Forward-looking: When it isn’t busy building some of the most advanced silicon out there, Nvidia is exploring ways to improve the chip design process using the same silicon it’s making. The company expects the complexity of integrated circuit design to increase exponentially in the coming years, so adding in the power of GPU compute will soon turn from an intriguing lab experiment into a necessity for all chipmakers.
During a talk at this year’s GPU Technology Conference, Nvidia’s chief scientist and senior vice president of research, Bill Dally, talked a great deal about using GPUs to accelerate various stages of the design process behind modern GPUs and other SoCs. Nvidia believes that some tasks could be done better and much quicker using machine learning rather than humans doing by hand, freeing them to work on more advanced aspects of chip development.

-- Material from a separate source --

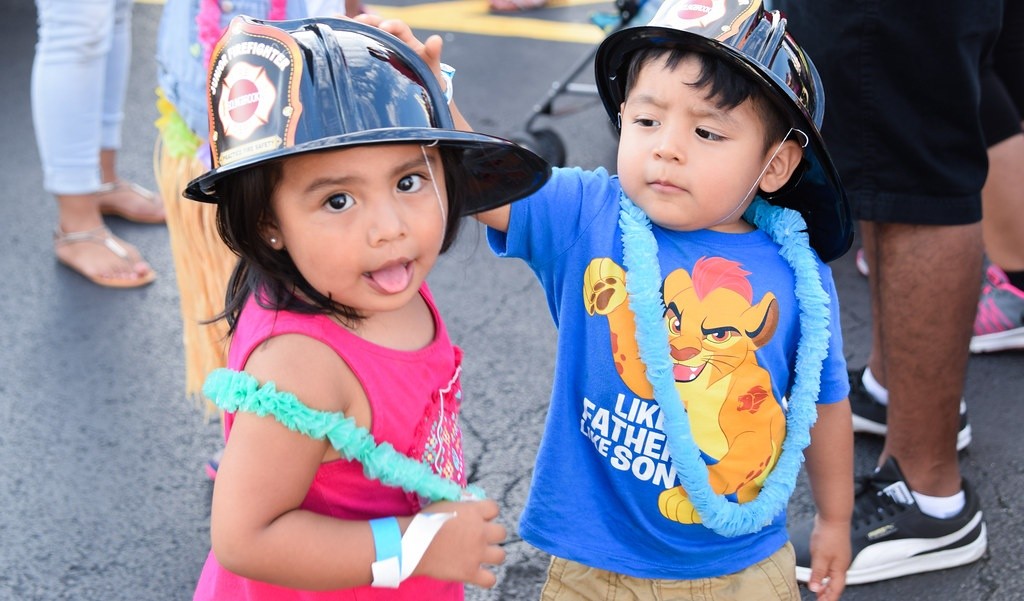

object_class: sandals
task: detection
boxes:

Dally leads a team of around 300 researchers that tackle everything from the technological challenges around making ever faster GPUs to developing software that leverages the capabilities of those GPUs for automating and accelerating a variety of tasks that have traditionally been done mainly by hand. This research team is up from 175 people in 2019 and is set to grow in the coming years.
When it comes to speeding up chip design, Dally says Nvidia has identified four areas where leveraging machine learning techniques can significantly impact the typical development timetable. For instance, mapping where power is used in a GPU is an iterative process that takes three hours on a conventional CAD tool, but it only takes minutes using an AI model trained specifically for this task. Once taught, the model can shave the time down to seconds. Of course, AI models trade speed for accuracy. However, Dally says Nvidia’s tools already achieve 94 percent accuracy, which is still a respectable figure.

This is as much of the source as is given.